Adama could hold back his rage no longer. He rose to his feet, shouting:
“Justice from the Cylons? Mercy? Did you actually say that?” Are you so far gone—”
“Gently, my dear Adama, gently,” Uri said. His voice had dropped to almost a whisper. What really disturbed Adama was that the other councilors had appeared annoyed with him when he spoke and then had nodded at Uri’s soothing imprecation. “Commander, I know your opposition to us and I understand it. From the military point of view—the militaristic point of view, I might say—gestures toward peace almost always appear senseless. But you miss the total picture, I think. The spoils of enslaving us so far from their base of power hardly seems worth the effort for the Cylons.”

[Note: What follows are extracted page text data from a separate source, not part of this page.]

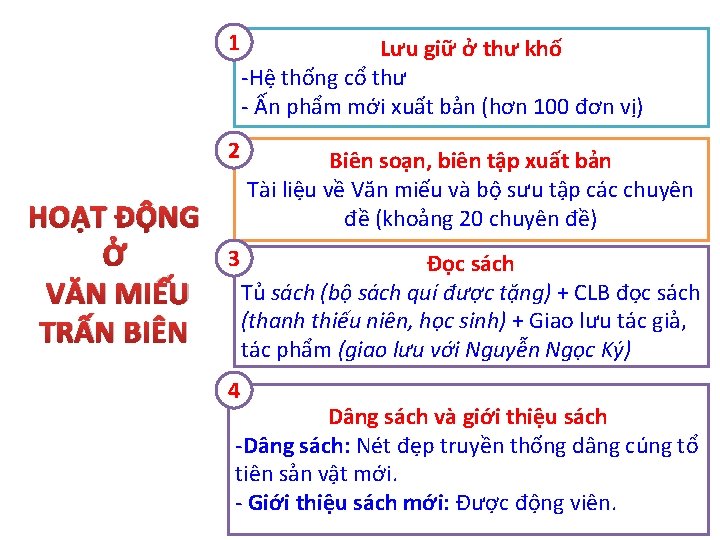 HOẠT ĐỘNG Ở VĂN MIẾU TRẤN BIÊN

1
Lưu giữ ở thư khố
-Hệ thống cổ thư
- Ấn phẩm mới xuất bản (hơn 100 đơn vị)

2
Biên soạn, biên tập xuất bản
Tài liệu về Văn miếu và bộ sưu tập các chuyên đề (khoảng 20 chuyên đề)

3
Đọc sách
Tủ sách (bộ sách quí được tặng) + CLB đọc sách (thanh thiếu niên, học sinh) + Giao lưu tác giả, tác phẩm (giao lưu với Nguyễn Ngọc Ký)

4
Dâng sách và giới thiệu sách
-Dâng sách: Nét đẹp truyền thống dâng cúng tổ tiên sản vật mới.
- Giới thiệu sách mới: Được động viên.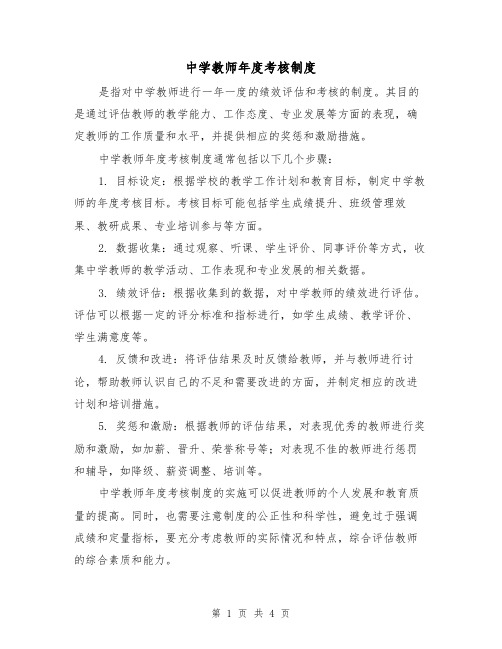 中学教师年度考核制度

是指对中学教师进行一年一度的绩效评估和考核的制度。其目的是通过评估教师的教学能力、工作态度、专业发展等方面的表现，确定教师的工作质量和水平，并提供相应的奖惩和激励措施。

中学教师年度考核制度通常包括以下几个步骤：

1. 目标设定：根据学校的教学工作计划和教育目标，制定中学教师的年度考核目标。考核目标可能包括学生成绩提升、班级管理效果、教研成果、专业培训参与等方面。

2. 数据收集：通过观察、听课、学生评价、同事评价等方式，收集中学教师的教学活动、工作表现和专业发展的相关数据。

3. 绩效评估：根据收集到的数据，对中学教师的绩效进行评估。评估可以根据一定的评分标准和指标进行，如学生成绩、教学评价、学生满意度等。

4. 反馈和改进：将评估结果及时反馈给教师，并与教师进行讨论，帮助教师认识自己的不足和需要改进的方面，并制定相应的改进计划和培训措施。

5. 奖惩和激励：根据教师的评估结果，对表现优秀的教师进行奖励和激励，如加薪、晋升、荣誉称号等；对表现不佳的教师进行惩罚和辅导，如降级、薪资调整、培训等。

中学教师年度考核制度的实施可以促进教师的个人发展和教育质量的提高。同时，也需要注意制度的公正性和科学性，避免过于强调成绩和定量指标，要充分考虑教师的实际情况和特点，综合评估教师的综合素质和能力。

第 1 页 共 4 页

“Enslaving? Base of power?” Adama, still unable to control the anger in his voice, shouted. “Gentlemen, it’s you who do not understand. The kind of reason you’re trying to employ might be sensible if we were dealing with other humans, with any species whose system of values was analogous to our own. But these are the Cylons. gentlemen! They said they would not stop until every human had been exterminated. Not even enslaved, exterminated. We have not even had the privilege of dealing with their leaders openly. All we know of them is by inference and observation. Why should they change their own methods? For that matter, why should they believe we are now willing to accept that which we always found unacceptable? To live under Cylon rule? We have always been just as adamant about that as they have been in their avowed desire to exterminate us.”